_Document excerpt_
You Can’t Erase People.

Every fall, I drag my S.O. out for what has become a small, but important, tradition for us: Persimmon Quest.

I’d never had a persimmon before, until I moved to California to live with my then-boyfriend on his family’s pomegranate orchard. His mother brought a dozen Fuyu persimmons — squat, sweet, golden bundles of deliciousness. Ever since returning to the east coast, I’ve had a much harder time finding them. Most grocery stores in my area don’t even know what I’m asking for when I call to see if they have any, and there’s only one that carries them with any kind of reliability this time of year.

(All of this, despite the east coast to the midwest having its own, wild type of persimmon. However, like paw paw fruit, they’re not exactly easy to find for sale.)

Wild persimmons on a branch.

Persimmons have their magic properties, like any other thing. The tree is used for healing magic, and good luck, too. The fruit, however, has a very intriguing use in folk magic…

Changing sex.

Folklore holds that, if a girl wanted to be a boy, “all” she had to do was eat nine unripe persimmons. (“All” is in scare quotes because, if you’ve ever accidentally tasted an unripe astringent persimmon, you probably know how horrifying the idea of having to eat nine of them would be!)

This isn’t new magic. It’s old-school Alabama folklore. So, why do legislators seem to think that transgender people are a new idea? That the days they have such misplaced nostalgia for weren’t also populated by transgender people? Or do they not care, so long as they never have to confront the idea and can remain comfortably ignorant while others live in fear and pain?

(I think I know the answer.)

I am considered to be under the trans “umbrella,” though I don’t consider myself trans — I have no desire to transition, and I would not talk about myself in the same breath as those who suffer from dysphoria. I have no real concept of gender, which, at times, can also make it more difficult to empathize with those for whom gender is a real and vital aspect of their identities. (Pink pens for women, black rubber loofahs for men, I don’t get it.) I also don’t care which pronouns are applied to me, because all of them are equally valueless. In truth, I’d rather people not apply any, because I dislike being talked about behind my back.

_Work instructions_
1. Answer these questions using the persimmon essay.
(a) What variety of persimmon did the mother of the writer's then-boyfriend bring, and how many?
(b) According to the folklore described, how many unripe persimmons would a girl have to eat to become a boy?
(c) In which state's folklore does that belief originate?
2. Reproduce the passage of the persimmon essay that runs from "Wild persimmons on" down to "Changing sex.".
3. Write the next part of the persimmon essay, starting after its final sentence.

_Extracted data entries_
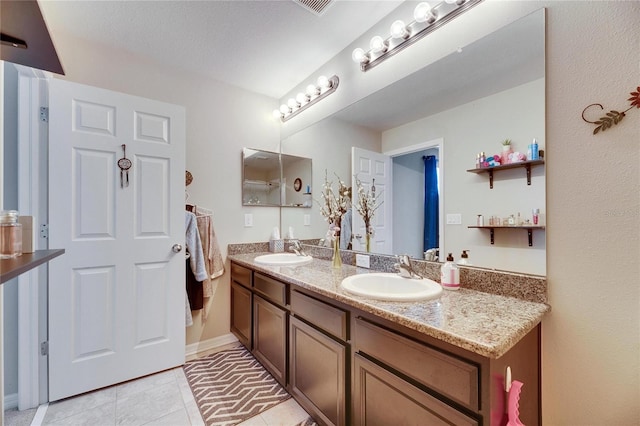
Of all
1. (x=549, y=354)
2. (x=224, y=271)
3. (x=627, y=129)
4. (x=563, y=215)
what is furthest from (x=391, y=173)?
(x=224, y=271)

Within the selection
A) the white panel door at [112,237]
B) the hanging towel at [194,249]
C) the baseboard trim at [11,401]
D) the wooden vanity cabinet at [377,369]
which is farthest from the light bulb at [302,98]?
the baseboard trim at [11,401]

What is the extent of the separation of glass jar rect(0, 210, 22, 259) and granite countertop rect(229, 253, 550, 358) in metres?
1.12

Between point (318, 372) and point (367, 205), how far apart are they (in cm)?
108

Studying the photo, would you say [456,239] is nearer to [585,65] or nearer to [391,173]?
[391,173]

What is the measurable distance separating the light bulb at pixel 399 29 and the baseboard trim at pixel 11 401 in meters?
3.15

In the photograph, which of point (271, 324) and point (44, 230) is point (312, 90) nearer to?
point (271, 324)

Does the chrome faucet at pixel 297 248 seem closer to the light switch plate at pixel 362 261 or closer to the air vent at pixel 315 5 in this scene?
the light switch plate at pixel 362 261

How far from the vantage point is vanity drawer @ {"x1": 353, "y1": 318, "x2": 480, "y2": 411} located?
2.71ft

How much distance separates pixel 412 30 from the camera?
1.58m

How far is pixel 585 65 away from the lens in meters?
1.00

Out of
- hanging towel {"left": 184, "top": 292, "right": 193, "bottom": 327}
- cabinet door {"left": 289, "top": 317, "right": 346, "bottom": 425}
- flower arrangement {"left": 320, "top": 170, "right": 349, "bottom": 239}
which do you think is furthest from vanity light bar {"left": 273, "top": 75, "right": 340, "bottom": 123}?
hanging towel {"left": 184, "top": 292, "right": 193, "bottom": 327}

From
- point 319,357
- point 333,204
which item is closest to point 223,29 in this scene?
point 333,204

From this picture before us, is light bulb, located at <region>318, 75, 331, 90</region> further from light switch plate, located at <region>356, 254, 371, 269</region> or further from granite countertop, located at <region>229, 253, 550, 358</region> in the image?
granite countertop, located at <region>229, 253, 550, 358</region>

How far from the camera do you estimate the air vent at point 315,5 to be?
1629 mm
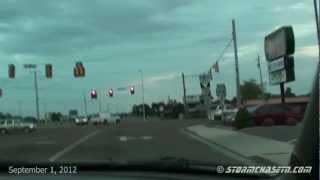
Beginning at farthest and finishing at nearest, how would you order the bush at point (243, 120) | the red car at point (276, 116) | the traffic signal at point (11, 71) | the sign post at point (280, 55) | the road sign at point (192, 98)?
the road sign at point (192, 98) < the traffic signal at point (11, 71) < the red car at point (276, 116) < the bush at point (243, 120) < the sign post at point (280, 55)

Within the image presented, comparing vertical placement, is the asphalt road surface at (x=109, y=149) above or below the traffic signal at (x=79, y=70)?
below

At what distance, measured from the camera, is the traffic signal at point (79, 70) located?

_Written responses_
1.
(a) Fuyu persimmons, a dozen of them.
(b) Nine.
(c) Alabama.

2.
Wild persimmons on a branch.

Persimmons have their magic properties, like any other thing. The tree is used for healing magic, and good luck, too. The fruit, however, has a very intriguing use in folk magic…

Changing sex.

3.
When I was younger, I used to care more about putting on a gender performance. Like a high school kid preoccupied with wearing the right labels on their clothes, I cared about how my gender was perceived. People still saw through it, though… I will never forget sitting in a living room with a group of friends, getting ready to watch T.V., only to have my room mate (annoyed that we didn’t want to watch what she wanted to watch instead) huffily declare,

“Well, [J]’s not even a real girl!”

Shit, I thought, am I that obvious?

As I matured, I learned better than to sacrifice my energy to keeping up a performance that, frankly, I couldn’t care less about. I’m a witch, I do as I please, and gender is a game I’ve no interest in playing. I live as I please, I dress as I please, I wear my hair (or not at all) as I please, I paint my face as I please, and I perform gender-expected functions of society as I please. I’m not the only one. This is going to continue, regardless of who thinks they can attempt to legislate my, or anyone else’s, existence away piece by piece.

It’s not going to work. Not on me, and not on anyone else.

You don’t get to erase people that easily.